Going Public Kinda Sucks Now
And that changes everything.
A three-part series on private power and public markets — Part 1 of 3.In my last piece, The Signals That Move Stocks Aren’t Public, I argued that the forces moving public markets now originate in private companies; and that they surface in startups years before they bubble up to earnings calls, SEC filings, and carefully massaged CIO surveys. That post was the disciplined version of something much longer — 30+ pages, written late at night — until I startled myself awake and decided maybe a three-pager would be more humane (with a little help from my friends ChatGPT).
This piece kicks off a short series of deeper dives. Think: slices of the original, sculpted into something that looks new (and mostly is). First up: how we ended up in a world where the most important companies don’t trade and why this cycle isn’t just another temporary startup crush for Wall Street.
“In every major innovation cycle, banks suddenly remember startups exist…”
Sound familiar? If yes, you’ve been reading my stuff. If not, read on. I swear this is all brand-new content 🤐
Then banks act genuinely surprised that they matter. Not entirely different from big tech (ironically). But first… some history From the Porch (unironically).
Late ’90s: The Internet goes mental. Suddenly every bulge-bracket shop is hiring “Internet Analysts” mooching coffee chats in Palo Alto and chasing venture-backed IPOs. I should know… I was one of those analysts. Ferragamo tie, big paycheck, bigger ego, no experience, no clue. (Look down. That’s me circa 1998. Swear.)
2010s: Social/mobile/cloud (“Web 2.Ohhh!”) reshape the Internet. Banks spawn “unicorn roundtables,” convene venture-tech teams in Menlo Park, and build late-stage coverage desks. Private companies are treated as the next tranche of public stars.

Rows contained in a dataset

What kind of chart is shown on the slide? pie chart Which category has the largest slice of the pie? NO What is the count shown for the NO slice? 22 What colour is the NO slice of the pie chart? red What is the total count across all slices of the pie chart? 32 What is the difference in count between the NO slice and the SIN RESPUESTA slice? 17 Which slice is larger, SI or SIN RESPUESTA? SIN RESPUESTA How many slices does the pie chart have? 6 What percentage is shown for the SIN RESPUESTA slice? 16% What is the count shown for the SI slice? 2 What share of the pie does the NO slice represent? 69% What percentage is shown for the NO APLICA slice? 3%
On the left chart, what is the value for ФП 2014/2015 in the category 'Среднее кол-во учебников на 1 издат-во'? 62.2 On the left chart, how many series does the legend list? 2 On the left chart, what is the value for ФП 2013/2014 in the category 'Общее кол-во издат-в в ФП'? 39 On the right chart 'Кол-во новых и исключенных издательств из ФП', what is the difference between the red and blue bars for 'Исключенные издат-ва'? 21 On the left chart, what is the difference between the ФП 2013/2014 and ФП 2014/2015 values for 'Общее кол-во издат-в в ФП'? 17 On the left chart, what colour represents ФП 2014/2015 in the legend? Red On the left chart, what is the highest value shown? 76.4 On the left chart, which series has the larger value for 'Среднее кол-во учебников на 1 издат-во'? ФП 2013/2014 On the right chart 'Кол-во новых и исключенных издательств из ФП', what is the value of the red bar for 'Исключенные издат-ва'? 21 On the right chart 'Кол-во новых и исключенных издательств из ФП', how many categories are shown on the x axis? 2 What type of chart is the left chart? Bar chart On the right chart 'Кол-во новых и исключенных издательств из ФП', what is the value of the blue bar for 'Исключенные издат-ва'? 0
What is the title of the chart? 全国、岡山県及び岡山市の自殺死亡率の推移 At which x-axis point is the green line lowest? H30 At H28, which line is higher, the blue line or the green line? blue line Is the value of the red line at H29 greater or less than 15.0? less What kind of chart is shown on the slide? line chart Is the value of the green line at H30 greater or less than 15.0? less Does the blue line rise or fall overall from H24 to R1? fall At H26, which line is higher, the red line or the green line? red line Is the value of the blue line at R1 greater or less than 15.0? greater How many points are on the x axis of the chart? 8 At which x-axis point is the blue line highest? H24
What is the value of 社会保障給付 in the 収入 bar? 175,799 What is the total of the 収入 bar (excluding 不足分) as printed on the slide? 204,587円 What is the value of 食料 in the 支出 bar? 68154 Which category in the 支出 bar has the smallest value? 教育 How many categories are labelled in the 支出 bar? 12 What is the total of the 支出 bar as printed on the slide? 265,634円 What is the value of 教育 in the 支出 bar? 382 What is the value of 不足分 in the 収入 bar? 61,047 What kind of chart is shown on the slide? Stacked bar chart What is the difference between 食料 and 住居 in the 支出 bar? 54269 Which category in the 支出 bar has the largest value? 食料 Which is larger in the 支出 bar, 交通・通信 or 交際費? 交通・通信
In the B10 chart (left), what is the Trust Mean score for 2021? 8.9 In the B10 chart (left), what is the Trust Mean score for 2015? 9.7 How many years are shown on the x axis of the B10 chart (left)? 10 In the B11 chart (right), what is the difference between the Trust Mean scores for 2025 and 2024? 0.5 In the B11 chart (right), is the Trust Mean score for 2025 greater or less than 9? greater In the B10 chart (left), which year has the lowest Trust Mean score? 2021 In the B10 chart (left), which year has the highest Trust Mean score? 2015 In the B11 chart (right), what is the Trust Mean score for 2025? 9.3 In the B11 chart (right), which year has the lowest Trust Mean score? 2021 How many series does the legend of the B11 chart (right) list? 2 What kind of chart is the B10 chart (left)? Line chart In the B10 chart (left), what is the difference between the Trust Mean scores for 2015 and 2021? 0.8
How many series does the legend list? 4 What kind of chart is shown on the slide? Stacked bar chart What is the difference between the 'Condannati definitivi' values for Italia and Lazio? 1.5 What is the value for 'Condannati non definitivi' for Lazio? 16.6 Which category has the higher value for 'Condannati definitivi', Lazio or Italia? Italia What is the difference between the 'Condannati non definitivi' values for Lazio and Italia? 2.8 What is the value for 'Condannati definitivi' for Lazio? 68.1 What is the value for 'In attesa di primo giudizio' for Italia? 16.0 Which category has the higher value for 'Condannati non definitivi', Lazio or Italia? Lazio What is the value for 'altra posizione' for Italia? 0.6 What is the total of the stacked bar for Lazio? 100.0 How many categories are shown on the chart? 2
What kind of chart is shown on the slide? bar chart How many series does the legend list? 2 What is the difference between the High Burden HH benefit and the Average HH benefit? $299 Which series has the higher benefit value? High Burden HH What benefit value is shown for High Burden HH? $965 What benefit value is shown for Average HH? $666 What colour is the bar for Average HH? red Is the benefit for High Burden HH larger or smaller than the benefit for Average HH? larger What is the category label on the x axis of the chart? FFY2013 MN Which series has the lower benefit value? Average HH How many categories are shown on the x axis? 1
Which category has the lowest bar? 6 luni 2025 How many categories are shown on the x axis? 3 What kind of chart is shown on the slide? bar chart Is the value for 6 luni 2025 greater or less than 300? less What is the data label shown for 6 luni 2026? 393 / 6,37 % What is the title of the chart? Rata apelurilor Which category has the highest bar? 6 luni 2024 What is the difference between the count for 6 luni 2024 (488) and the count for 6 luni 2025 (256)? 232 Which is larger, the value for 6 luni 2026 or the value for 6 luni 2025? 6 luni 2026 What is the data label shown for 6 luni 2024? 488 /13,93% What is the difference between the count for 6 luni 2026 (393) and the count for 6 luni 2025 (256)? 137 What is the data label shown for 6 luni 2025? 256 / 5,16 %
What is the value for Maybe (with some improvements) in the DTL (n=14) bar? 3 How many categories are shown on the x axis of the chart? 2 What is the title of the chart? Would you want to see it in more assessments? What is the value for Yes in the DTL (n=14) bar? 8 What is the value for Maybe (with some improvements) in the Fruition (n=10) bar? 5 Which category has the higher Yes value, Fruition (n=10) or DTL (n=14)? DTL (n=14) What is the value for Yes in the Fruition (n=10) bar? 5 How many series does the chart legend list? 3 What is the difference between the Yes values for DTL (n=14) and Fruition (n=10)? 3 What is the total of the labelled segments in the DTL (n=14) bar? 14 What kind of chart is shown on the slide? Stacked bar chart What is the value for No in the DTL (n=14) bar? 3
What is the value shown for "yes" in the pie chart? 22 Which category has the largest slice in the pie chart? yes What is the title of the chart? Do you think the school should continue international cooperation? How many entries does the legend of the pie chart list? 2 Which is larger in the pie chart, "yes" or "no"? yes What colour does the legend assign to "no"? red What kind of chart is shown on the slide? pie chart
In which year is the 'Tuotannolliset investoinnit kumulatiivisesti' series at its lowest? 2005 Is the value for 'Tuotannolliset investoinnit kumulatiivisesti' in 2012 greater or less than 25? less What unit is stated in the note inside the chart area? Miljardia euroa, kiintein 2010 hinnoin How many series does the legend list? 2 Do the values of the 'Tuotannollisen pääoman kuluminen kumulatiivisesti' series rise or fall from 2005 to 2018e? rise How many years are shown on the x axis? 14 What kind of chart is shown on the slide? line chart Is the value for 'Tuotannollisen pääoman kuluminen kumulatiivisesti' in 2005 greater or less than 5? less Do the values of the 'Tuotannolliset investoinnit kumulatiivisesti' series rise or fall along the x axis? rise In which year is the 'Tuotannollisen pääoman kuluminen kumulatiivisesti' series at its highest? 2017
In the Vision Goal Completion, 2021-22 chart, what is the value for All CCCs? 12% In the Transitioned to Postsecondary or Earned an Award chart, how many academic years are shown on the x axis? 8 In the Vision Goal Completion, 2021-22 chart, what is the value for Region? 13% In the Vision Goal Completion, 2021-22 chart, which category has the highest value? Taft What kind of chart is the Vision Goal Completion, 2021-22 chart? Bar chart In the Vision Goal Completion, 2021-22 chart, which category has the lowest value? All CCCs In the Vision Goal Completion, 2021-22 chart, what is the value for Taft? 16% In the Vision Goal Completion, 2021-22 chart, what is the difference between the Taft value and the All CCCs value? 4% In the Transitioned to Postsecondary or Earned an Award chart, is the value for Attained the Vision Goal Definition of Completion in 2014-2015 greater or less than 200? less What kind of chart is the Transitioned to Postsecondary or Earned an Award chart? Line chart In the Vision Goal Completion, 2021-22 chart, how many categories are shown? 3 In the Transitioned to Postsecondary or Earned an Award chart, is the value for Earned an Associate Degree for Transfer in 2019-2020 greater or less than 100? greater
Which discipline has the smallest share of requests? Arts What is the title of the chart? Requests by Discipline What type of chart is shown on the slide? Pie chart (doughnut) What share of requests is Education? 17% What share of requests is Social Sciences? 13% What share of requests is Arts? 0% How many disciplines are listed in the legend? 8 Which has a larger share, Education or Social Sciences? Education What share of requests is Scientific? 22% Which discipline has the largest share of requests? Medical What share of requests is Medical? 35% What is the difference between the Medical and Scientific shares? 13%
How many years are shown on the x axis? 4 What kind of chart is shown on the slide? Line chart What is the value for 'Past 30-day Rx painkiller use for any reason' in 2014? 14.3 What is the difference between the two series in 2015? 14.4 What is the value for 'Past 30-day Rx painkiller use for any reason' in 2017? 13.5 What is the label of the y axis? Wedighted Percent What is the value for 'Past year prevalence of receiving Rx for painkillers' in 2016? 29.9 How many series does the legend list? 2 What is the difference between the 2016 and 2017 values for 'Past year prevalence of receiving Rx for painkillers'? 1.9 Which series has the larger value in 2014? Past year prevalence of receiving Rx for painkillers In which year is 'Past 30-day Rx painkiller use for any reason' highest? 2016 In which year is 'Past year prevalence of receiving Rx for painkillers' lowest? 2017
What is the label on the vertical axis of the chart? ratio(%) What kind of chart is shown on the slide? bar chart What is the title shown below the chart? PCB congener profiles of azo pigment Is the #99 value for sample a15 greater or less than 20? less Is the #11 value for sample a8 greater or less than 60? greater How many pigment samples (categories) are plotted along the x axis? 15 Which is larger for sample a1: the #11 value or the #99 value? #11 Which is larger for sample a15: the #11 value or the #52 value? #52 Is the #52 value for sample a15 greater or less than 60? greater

* ACTIVITY LIST:
**1.** Answer these questions about the post on going public:
(a) How many pages long was the original version of the author's last piece?
(b) What job title were bulge-bracket shops hiring for in the late '90s?
(c) In the 2010s, where did banks convene venture-tech teams?
**2.** Resume the post on going public after its final sentence, carrying its history of banks and startups forward from the 2010s.

* RESULTS:
**1.**
(a) 30+ pages
(b) "Internet Analysts"
(c) Menlo Park

**2.**
Crypto era: Token desks, “blockchain strategy groups,” structured product for digital assets. Wall Street invests aggressively in next-wave hype. Then the cycle cools, a few people go to prison, desks reorganize, and the focus returns to EPS, dividends, and comp tables.
Different cycle, same story: Innovation heats up → Wall Street sprints toward the proverbial startup garage → market turns → back to earnings models and DCF purgatory.
“We’re getting back to our roots in tech innovation.”
– Every bank TMT head at every tech cycle top: circa 2000, 2012, 2017, and 2021.
But startups don’t exist for banks’ convenience (obviously) and innovation doesn’t follow quarterly EPS cycles (woefully). The Street chases private markets when it smells IPO fees and then wanders off when the hunting gets harder.
I don’t blame them – that playbook worked when staying private was (simply) the pre-IPO waiting-room.
But going public kinda sucks now.
Today’s public markets resemble a compliance marathon in stiff (unironic) dress shoes. The regulatory load is heavier with Sarbanes-Oxley Act, ESG demands, activist pressure, quarterly disclosure treadmill. Being public now means navigating quarterly expectation inflation, investor activism, nagging overhead, and smart-ass, inexperienced analysts (broad)casting judgment on how you run a business they know nothing about other than what ChatGPT told them after a copy / paste sesh with an SEC filing.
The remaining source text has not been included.